What Is Civil Litigation?

Civil litigation entails one party seeking either compensation or the cessation or instigation of an action without any involvement of criminal charges. Knowing more about the differences between civil and criminal litigation will give you a better idea of what types of cases qualify as either.

Civil Litigation Defined

Civil litigation involves a plaintiff and a defendant, where the plaintiff seeks monetary compensation or a certain action from the defendant for damages that the defendant caused to the plaintiff. In many cases, civil litigation entails negotiating a settlement from the defendant or the defendant’s insurers.
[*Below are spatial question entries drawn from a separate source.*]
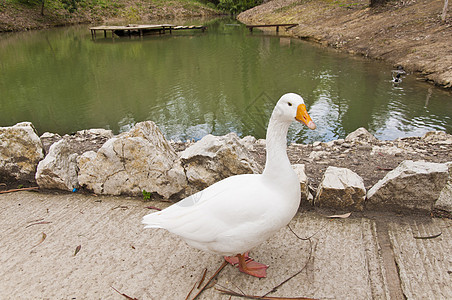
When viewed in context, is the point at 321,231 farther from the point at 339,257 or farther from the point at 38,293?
the point at 38,293

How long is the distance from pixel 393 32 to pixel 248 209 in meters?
13.7

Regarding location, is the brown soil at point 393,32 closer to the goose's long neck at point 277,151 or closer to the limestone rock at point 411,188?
the limestone rock at point 411,188

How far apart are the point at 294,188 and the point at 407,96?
7671mm

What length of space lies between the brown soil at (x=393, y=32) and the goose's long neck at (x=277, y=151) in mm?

Many types of cases fall under the definition of civil lawsuits, including:

  • Personal injury, including vehicle accidents, slip and fall accidents, and other causes of injuries
  • Product liability
  • Medical malpractice
  • Real estate issues
  • Workers’ compensation
  • Disputes between landlords and tenants
  • Construction Defect 
  • Breach of Contract

These cases differ from criminal litigation, which pertains to cases involving criminal penalties and potential convictions. Criminal cases may seek convictions for crimes or misdemeanors along with specific forms of punishment for these criminal acts, including anything from fines to prison time. Some cases may involve both civil and criminal litigation, depending on the circumstances, such as cases where a defendant’s criminal acts result in wrongful death.
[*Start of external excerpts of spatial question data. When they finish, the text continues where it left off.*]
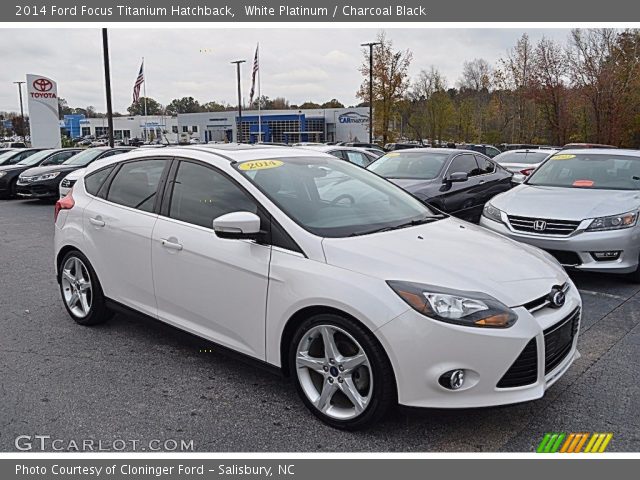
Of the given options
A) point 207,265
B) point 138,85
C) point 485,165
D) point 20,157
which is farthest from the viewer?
point 138,85

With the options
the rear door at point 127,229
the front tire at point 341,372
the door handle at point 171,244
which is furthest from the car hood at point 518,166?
the front tire at point 341,372

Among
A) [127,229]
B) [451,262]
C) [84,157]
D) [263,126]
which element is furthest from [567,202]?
[263,126]

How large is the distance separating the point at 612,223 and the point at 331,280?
429 cm

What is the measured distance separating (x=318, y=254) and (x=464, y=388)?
3.49 feet

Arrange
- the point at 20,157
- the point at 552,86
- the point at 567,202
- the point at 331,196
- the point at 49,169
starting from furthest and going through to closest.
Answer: the point at 552,86 → the point at 20,157 → the point at 49,169 → the point at 567,202 → the point at 331,196

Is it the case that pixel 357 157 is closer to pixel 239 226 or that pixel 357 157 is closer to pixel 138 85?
pixel 239 226

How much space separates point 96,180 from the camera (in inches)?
198

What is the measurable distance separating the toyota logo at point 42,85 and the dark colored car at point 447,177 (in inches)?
880

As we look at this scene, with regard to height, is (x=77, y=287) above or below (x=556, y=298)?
below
Civil cases can also involve many people, including multiple plaintiffs and defendants, such as in class action lawsuits seeking damage from a corporate entity for a large number of harmed plaintiffs.

Civil Litigation Terms and What They Mean

When getting involved in a civil lawsuit, there are many legal terms you may encounter. The following are some of the many civil litigation terms out there and their definitions:


Civil cases deal with tort law, which applies when one party’s negligence or malicious acts cause injuries and other damages to the Plaintiff.


This pertains to the legal responsibility for causing harm to another, either through a specific action or inaction. Proving liability is critical in many civil cases, but it’s not a requirement for all of them, such as workers’ compensation cases.


To begin a civil lawsuit, one party will need to file a complaint. The complaint includes all relevant details and factual allegations of the case and the type of compensation, action, or cessation of action the plaintiff desires from the defendant.

Cause of Action

This is the explanation that a complaint will detail regarding the reason(s) for filing a civil claim or lawsuit. For example, the cause of action could be a particular form of negligence or other wrongdoing, such as breach of contract, that causes harm or loss to the Plaintiff.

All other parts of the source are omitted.